The appellees’ claim, as stated in the declarations, is that the car in which Catherine was riding had stopped for her to alight, and while she was in the act of alighting, suddenly started up and threw and injured her.
The appellant’s claim is that while the car was slowing up for the purpose o£ stopping to permit Catherine to alight, and before it had stopped, she hastily and negligently stepped off into a wet and slippery place, and was overthrown by her own carelessness.
The first instruction, given at the request of appellees, was as follows:
“1. The court instructs the jury: That if you believe from the evidence, that the plaintiff received the injury complained of while riding on the cars of the defendant, and that at the time of such injury, the plaintiff was in the exercise of reasonable care and caution to prevent such injury, then the presumption is, that the accident or injury occurred through the fault or neglect of the defendant’s servants, and the onus is on the defendant company to show by a preponderance of the evidence that it was not negligent in the operation of its said cars at the time of said injury.”

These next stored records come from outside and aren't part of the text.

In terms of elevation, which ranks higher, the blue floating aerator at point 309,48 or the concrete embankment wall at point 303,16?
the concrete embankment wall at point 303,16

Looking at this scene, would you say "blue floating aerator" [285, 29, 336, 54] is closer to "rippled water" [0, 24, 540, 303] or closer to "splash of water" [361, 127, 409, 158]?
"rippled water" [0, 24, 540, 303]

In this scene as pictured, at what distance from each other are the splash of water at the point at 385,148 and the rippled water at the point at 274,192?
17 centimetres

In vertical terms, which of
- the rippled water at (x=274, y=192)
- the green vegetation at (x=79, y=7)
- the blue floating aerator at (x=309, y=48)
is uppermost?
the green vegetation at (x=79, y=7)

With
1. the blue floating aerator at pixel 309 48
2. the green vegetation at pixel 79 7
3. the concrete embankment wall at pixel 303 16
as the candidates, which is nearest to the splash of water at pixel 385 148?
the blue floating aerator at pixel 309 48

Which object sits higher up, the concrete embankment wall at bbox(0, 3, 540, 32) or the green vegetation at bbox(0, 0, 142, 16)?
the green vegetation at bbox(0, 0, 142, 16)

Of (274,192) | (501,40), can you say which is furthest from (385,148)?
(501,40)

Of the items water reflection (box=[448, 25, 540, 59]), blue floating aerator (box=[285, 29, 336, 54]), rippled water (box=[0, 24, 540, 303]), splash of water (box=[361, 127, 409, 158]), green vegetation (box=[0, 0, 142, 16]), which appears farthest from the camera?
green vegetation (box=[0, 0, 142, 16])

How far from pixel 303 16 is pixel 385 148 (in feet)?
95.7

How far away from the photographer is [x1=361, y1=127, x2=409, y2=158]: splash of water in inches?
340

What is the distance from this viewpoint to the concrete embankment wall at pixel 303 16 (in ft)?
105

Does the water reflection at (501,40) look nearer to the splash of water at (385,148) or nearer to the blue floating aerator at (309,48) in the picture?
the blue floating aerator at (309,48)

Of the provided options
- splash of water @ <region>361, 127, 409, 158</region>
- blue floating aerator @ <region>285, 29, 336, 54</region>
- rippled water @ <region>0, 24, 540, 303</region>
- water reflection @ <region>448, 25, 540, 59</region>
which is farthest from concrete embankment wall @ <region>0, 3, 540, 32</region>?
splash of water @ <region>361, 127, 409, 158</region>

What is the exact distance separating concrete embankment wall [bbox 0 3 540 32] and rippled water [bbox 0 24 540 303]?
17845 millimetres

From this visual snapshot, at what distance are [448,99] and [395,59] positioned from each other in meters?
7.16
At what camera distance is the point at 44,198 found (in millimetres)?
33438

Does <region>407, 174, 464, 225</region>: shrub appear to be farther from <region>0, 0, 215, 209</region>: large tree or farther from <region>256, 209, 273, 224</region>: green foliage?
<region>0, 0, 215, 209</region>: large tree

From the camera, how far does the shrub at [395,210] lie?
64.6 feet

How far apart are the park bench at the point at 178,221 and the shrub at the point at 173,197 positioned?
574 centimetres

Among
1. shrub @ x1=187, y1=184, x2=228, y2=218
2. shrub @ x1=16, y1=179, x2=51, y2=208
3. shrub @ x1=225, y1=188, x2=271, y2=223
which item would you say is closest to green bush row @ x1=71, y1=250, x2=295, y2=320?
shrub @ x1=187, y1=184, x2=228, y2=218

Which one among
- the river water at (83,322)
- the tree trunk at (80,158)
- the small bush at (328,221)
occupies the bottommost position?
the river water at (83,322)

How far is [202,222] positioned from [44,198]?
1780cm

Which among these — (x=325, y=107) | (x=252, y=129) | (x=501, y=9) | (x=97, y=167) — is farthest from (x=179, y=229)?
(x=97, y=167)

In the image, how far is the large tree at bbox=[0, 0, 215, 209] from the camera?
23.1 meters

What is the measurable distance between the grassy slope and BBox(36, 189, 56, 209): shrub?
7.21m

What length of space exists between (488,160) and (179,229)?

An instruction better calculated to mislead an honest, impartial jury, anxious to do their duty, and believing it to be their duty to obey the law as the court might declare it to be, could hardly have been given.
It was the appellant’s position that she, appellee, did receive the injury “ while riding,” i. e., while the cars were in motion.
Literally she received the injury after she was on the ground, and it is perhaps too strict to say that the word “ riding ” could not be applied to being on the car after it stopped.
Omitting criticism upon the use of the word “ reasonable ” instead of ordinary (Ill. Cent. R. R. v. Noble, 142 Ill. 578), then the instruction, in effect, told the jury that if the act of stepping from the car while it was in motion was not inconsistent with the exercise of reasonable care and caution—which, as probably most of the jurors were in the possession of ordinary physical activity, they might easily have believed—“then the presumption is that the accident or injury occurred through the fault or neglect of the defendant’s servants.”
That clause being followed by the “onus,” of which there is no presumption that the jury knew the meaning, is not thereby relieved of its vicious feature.
The fault is much the same as in City of Chicago v. Morse, 33 Ill. App. 61.
Although courts have not always guarded the language in which the doctrine of presumptions against passenger carriers has been expressed, yet the meaning has always been clear that the doctrine is as stated in N. Y. C. & St. L. R. R. v. Blumenthal, 160 Ill. 40 : “ If the injury to a passenger is caused by apparatus wholly under the control of the carrier and furnished and applied by it, a presumption of negligence on its part is raised,” quoted from page 48 of that case.
“ It is only when the injury occurred from the abuse of agencies within the defendant’s power that he can be inferred, from the mere fact of the injury, to have acted negligently.”
Wharton Negl., Sec. 661, referred to with approval in North Chi. St. Ry. v. Cotton, 140 Ill. 486; Chicago City Ry. Co. v. Rood, 163 Ill. 477.
In all the cases in which general language is used, the special facts of the cases—as in G. & C. N. R. R. v. Yarwood, 15 Ill. 468—supplied the qualifying words.
In closely contested cases—especially where on the record the verdict seems to be against the preponderance of the evidence—the instruction on behalf of the successful party must be accurate. Craig v. Miller, 133 Ill. 300.
The judgments are reversed and the causes remanded.